• _What is asked_
Convert the records into a two-column CSV with the headers "entry" and "result", one row per record holding its text and its answer, each in a single quoted field with line breaks replaced by spaces. Begin at the line that has "From where the" and stop after the last of the records.
+===+
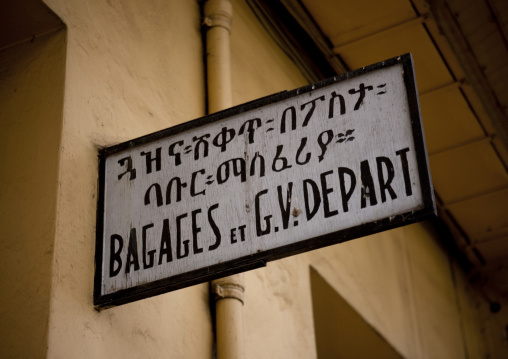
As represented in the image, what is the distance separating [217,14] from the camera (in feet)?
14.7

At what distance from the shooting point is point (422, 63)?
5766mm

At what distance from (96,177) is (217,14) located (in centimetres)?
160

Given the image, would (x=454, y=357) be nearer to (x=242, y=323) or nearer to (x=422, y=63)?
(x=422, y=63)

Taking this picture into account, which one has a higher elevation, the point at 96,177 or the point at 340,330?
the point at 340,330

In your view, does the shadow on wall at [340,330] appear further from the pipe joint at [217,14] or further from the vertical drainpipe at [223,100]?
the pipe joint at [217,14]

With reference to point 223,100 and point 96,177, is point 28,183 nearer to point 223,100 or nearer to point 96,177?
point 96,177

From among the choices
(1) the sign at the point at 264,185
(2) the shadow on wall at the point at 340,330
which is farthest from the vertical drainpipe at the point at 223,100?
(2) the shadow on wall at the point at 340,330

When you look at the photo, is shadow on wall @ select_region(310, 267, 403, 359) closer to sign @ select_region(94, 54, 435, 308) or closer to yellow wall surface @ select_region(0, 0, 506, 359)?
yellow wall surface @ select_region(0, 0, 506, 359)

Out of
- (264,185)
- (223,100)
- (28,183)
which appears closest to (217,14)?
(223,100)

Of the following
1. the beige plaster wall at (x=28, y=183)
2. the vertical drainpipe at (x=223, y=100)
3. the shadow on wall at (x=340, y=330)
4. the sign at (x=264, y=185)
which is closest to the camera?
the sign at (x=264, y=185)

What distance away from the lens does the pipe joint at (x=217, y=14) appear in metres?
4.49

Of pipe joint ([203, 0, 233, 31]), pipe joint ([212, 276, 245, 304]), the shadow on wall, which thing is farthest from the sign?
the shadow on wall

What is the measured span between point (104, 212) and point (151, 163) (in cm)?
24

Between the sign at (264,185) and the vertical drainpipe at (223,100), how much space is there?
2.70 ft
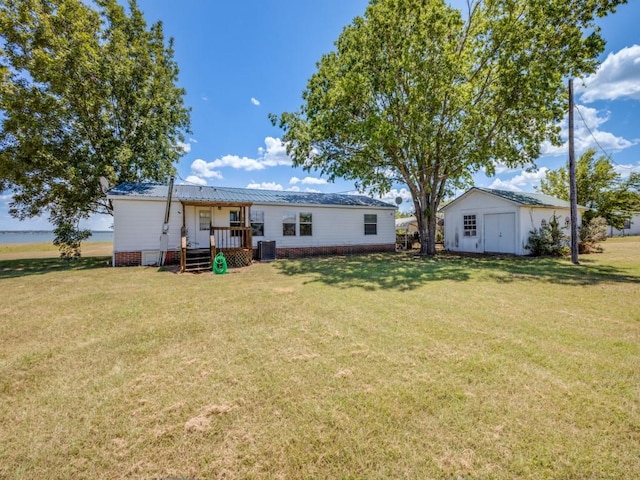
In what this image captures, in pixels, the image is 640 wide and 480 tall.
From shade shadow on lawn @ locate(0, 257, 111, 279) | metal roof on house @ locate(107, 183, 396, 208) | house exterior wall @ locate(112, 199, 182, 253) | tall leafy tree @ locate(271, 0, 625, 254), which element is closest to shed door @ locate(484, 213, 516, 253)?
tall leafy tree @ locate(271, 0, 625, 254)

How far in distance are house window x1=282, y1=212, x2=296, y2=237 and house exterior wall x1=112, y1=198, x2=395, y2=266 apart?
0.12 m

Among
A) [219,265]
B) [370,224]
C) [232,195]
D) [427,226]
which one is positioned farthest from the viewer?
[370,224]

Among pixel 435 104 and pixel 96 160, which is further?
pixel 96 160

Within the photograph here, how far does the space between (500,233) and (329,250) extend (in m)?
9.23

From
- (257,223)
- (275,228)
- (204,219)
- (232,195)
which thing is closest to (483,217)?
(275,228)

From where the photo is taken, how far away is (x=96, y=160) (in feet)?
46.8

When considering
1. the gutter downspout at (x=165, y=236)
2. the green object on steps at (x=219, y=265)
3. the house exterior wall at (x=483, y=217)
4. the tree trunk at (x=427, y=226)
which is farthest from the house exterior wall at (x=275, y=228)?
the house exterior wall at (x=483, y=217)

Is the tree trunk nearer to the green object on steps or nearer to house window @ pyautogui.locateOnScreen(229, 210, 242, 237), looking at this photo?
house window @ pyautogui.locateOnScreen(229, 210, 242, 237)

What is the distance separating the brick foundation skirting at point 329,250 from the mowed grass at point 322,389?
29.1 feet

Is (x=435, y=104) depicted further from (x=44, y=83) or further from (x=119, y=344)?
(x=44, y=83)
+===+
• _Output for this task_
entry,result
"From where the photo is taken, how far away is (x=96, y=160) (in feet)?","46.8"
"When considering 1. the gutter downspout at (x=165, y=236) 2. the green object on steps at (x=219, y=265) 3. the house exterior wall at (x=483, y=217) 4. the tree trunk at (x=427, y=226) which is farthest from the house exterior wall at (x=275, y=228)?","the house exterior wall at (x=483, y=217)"
"Is the tree trunk nearer to the green object on steps or nearer to house window @ pyautogui.locateOnScreen(229, 210, 242, 237), looking at this photo?","house window @ pyautogui.locateOnScreen(229, 210, 242, 237)"
"What is the distance separating the brick foundation skirting at point 329,250 from the mowed grass at point 322,389?","29.1 feet"
"Is (x=435, y=104) depicted further from (x=44, y=83) or further from (x=119, y=344)?","(x=44, y=83)"